+++ Records for the exercise

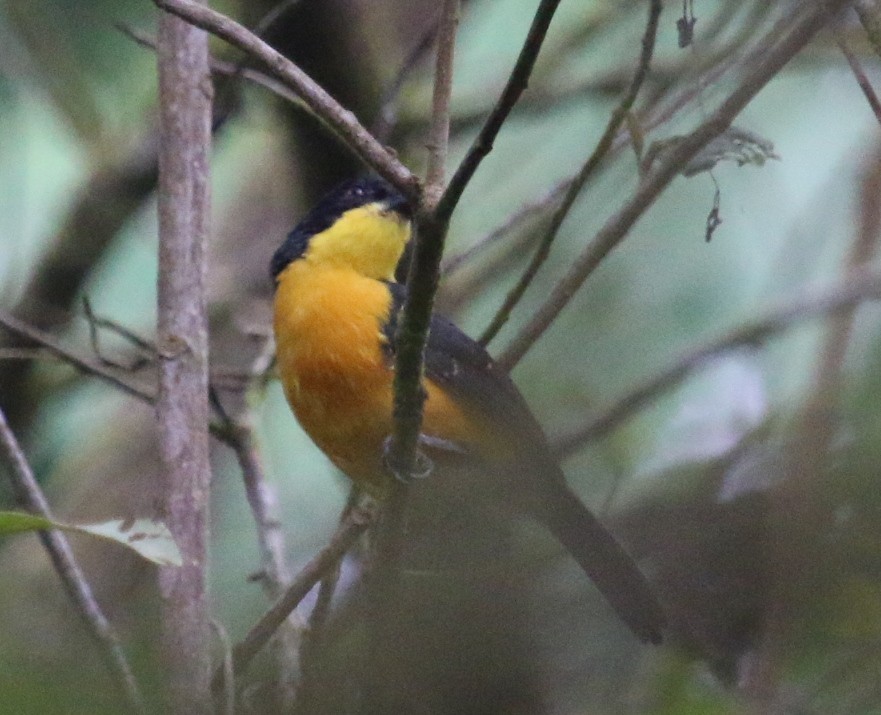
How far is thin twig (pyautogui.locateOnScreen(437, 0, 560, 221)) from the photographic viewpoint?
5.11ft

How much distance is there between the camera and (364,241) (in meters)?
3.68

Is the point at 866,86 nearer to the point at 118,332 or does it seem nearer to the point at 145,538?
the point at 145,538

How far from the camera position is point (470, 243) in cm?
466

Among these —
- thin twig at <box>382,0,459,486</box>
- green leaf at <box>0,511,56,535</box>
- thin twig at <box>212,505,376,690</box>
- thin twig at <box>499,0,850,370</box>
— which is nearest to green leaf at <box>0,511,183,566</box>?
green leaf at <box>0,511,56,535</box>

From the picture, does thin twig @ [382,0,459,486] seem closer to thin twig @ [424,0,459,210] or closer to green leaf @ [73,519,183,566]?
thin twig @ [424,0,459,210]

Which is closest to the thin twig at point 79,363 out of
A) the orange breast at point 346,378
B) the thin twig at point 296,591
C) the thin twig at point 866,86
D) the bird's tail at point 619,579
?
the orange breast at point 346,378

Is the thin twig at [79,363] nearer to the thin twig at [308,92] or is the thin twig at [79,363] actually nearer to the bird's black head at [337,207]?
the bird's black head at [337,207]

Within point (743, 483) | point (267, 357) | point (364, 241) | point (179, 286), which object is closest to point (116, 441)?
point (267, 357)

++++++

Rewrite the listing above with "camera" replaced by "lens" wherever it occurs, leaving the pictures out and changing nothing else.

How far is thin twig (pyautogui.locateOnScreen(437, 0, 560, 221)) from the photographic viewpoint?
5.11ft

How much distance is there between the lens and (364,241) (in meters)?
3.68

Is the point at 866,86 nearer to the point at 118,332 or does it seem nearer to the point at 145,538?
the point at 145,538

How far from the lens position is point (470, 243) in cm?
466

Among these —
- thin twig at <box>382,0,459,486</box>
- green leaf at <box>0,511,56,535</box>
- thin twig at <box>212,505,376,690</box>
- thin twig at <box>499,0,850,370</box>
— which is nearest to green leaf at <box>0,511,183,566</box>?
green leaf at <box>0,511,56,535</box>

From the picture, does thin twig @ [382,0,459,486] seem closer to thin twig @ [424,0,459,210] or closer to green leaf @ [73,519,183,566]?
thin twig @ [424,0,459,210]

Which is closest to the thin twig at point 79,363 out of
A) the orange breast at point 346,378
B) the thin twig at point 296,591
C) the thin twig at point 866,86
D) the bird's tail at point 619,579
?
the orange breast at point 346,378

Is the thin twig at [79,363] nearer to the thin twig at [308,92] or is the thin twig at [79,363] actually nearer to the bird's black head at [337,207]?
the bird's black head at [337,207]

Within point (743, 483) | point (267, 357) | point (364, 241) | point (179, 286), which object is closest to point (116, 441)?
point (267, 357)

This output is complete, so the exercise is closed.